When the creationists finally exhausted all arguments for teaching overtly religious creationism in schools—the type familiar from the play and movie “Inherit the Wind”—they tried a strategy of repackaging their product. For their first attempt in the seventies, they gave creationism a scientific veneer and called it “creation science”. After failing for twenty years to insert creation science into the schools, they changed the packaging to a philosophical veneer and called it “intelligent design theory”.
Intelligent design theory is a “god in the gaps” philosophy. Anything we can’t explain must be left to God. As this affects evolution, the intelligent design philosophers concede all observational data—yes the universe is old, yes species change over time—and stake their claims on two areas: origins and causes. They introduce a designer to start things and they use the designer to keep things going.

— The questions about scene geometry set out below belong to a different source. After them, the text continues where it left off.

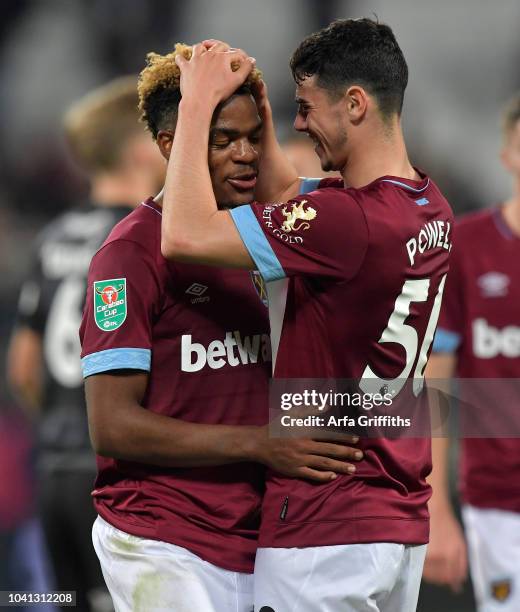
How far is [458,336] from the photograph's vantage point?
4.90 metres

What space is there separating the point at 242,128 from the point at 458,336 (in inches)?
84.6

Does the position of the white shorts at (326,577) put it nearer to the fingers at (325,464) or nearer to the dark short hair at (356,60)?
the fingers at (325,464)

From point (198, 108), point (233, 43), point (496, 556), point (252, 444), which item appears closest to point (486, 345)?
point (496, 556)

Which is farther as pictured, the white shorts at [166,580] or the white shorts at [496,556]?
the white shorts at [496,556]

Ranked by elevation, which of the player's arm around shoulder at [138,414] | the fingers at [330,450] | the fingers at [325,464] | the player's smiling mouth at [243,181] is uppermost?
the player's smiling mouth at [243,181]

They are fond of pointing out how unlikely it is for complex organisms (almost always the eye) to have happened by pure random chance. The designer must intervene to tell things how to change.
The emergence of intelligent design theory shows a growing sophistication on the part of creationists and their political allies. It avoids any hint of religious language or any other terms that might warn students that they are being taught something nonscientific. Creation science and intelligent design both depend on co-opting the American sense of fair play to their cause. Their proponents come forward and say in the most reasonable of tones, “evolution is a theory; intelligent design is a theory. Isn’t it only fair to teach both and let the students choose?”
Intelligent design is not a theory in the same way evolution is. It lacks a key component of the scientific method. It is unfalsifiable, that is you cannot design a test for which the failure to pass would disprove the theory. The requirement of falsifiability is what most people have in mind when they think experiments are necessary for science. Experiments are the best way to test a theory because they allow you to control most variables, but a predicted pattern of observation is also an acceptable test.
I think it’s amusing that the intelligent design theory doesn’t say who the designer is. It’s proponents all know they mean the God of the Old Testament that learned about in Sunday school, but the careful language of most intelligent design statutes allows ancient astronauts to fill the role of designer. So far I haven’t heard of any Raelians demanding equal time. I also find it interesting that the fair play argument is the preferred strategy of Holocaust deniers on college campuses. I’m not suggesting that all creationists are closet Nazis (though I suppose some are; there is quite a bit of overlapping at that end of the spectrum). I have the beginnings of a larger theory of rhetorical dishonesty on the right that I should attempt to codify someday.
Intelligent design theory has implications for science education beyond what students believe about human origins and evolution. Intelligent design is based on a strategy of undermining the whole idea of the nature of science. Intelligent design, like creation science before it, plays fast and loose with the definitions of such key scientific ideas as “theory,” “evidence,” and “proof.” They encourage common misunderstandings about probability and chance (which leads to depending on the gambler’s fallacy. Eh, Mr. Bennett?).
A student taught intelligent design comes out of the school system with a confused and inaccurate idea of what science is and how it is done. Their chances of succeeding in higher education are greatly reduced. Ultimately, industries that depend on a scientific and technically savvy workforce have trouble finding qualified candidates. But none of this matters to the proponents of intelligent design. They have planted the thin end of the religion wedge back in the school system and are shoving it as hard as they can.